From all that, I'm deciding that:
- We will add options to
parse/2
,xpath/2
, so that the user can restrict the behavior of the parser. - We will update the doc so that it recommends heavily to set the options for more safety.
- We won't work on the atom exhaustion problem in the near future.
- I personally haven't investiguated
stream
andstream_tags
, but since it is based of:xmerl_scan
, the same changes will probably be applied to them.

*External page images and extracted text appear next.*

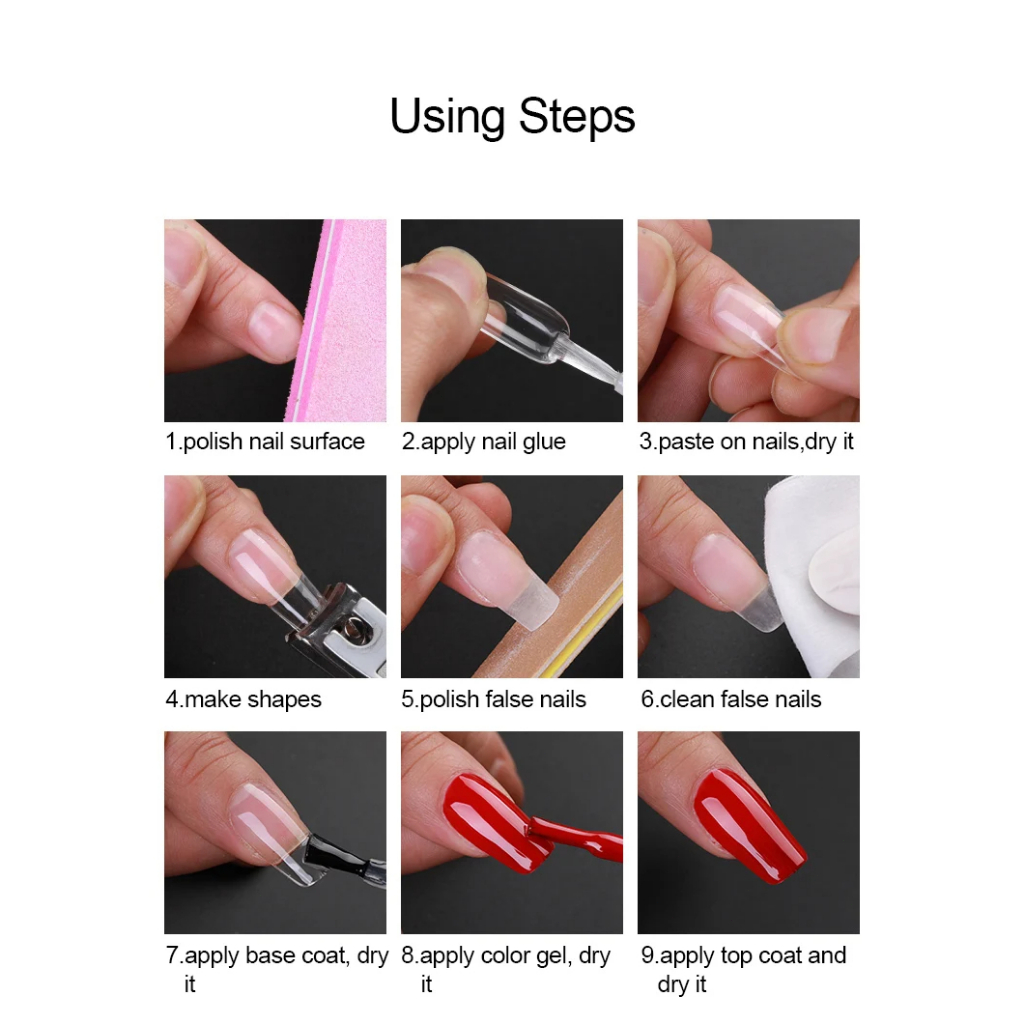 Using Steps

1.polish nail surface

2.apply nail glue

3.paste on nails,dry it

4.make shapes

5.polish false nails

6.clean false nails

7.apply base coat, dry it

8.apply color gel, dry it

9.apply top coat and dry it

On a last note, it is still possible to open an issue directly for xmerl to bring changes to it, on https://bugs.erlang.org/secure/Dashboard.jspa
I did not have much available time to work on it yet, but it's still present in my mind. I'll give an update next week, then try to give updates every two weeks at worst.
Hi everyone,
I've made a first implementation in issue-71, but it still need to be documented, real-world tested, and possibly iterated upon before I'm merging this in master
Hi everyone, I haven't had time to work on the doc yet, but I've set up a date to do it, I'll update you next week
Hi everyone, I'm practically done with the documentation. I haven't published a release candidate, but you can test it with:
{:sweet_xml, github: "kbrw/sweet_xml", tag: "v0.7.0-rc.1"},
I'll get a few teams to test it on our side as well
Hi, any news from testing?
Hi oliver-kriska, I haven't had much time to allocate on this recently, so unfortunately no. That made me think about it again though. I'll get in contact with a specific team and give an update here, by next friday, on whether I could bring the new version to their project
Hello everyone, the update is currently running on a forked xml flux with the option dtd: :none
. This is parsing files that don't use the advanced features of xml so all I can ensure is that the new option won't cause trouble when the parsed files are already safe. I'll try to see if one of our projects has some relevant flux that could make use of the other possible arguments to :dtd
, but that is quite unlikely.
In the meantime, I invite you all to try parsing some file with the different possible options if you have some ready at hand :)
Hey @jc00ke, the version 0.7.0 is indeed published to hex.pm. I didn't close the issue because I wanted it to act as a reminder for Kbrw to update our project to the new version, but I suppose an automated reminder would be a better way.
So yes, the issue should be resolved, and obviously if there are problems with the update feedbacks are welcome.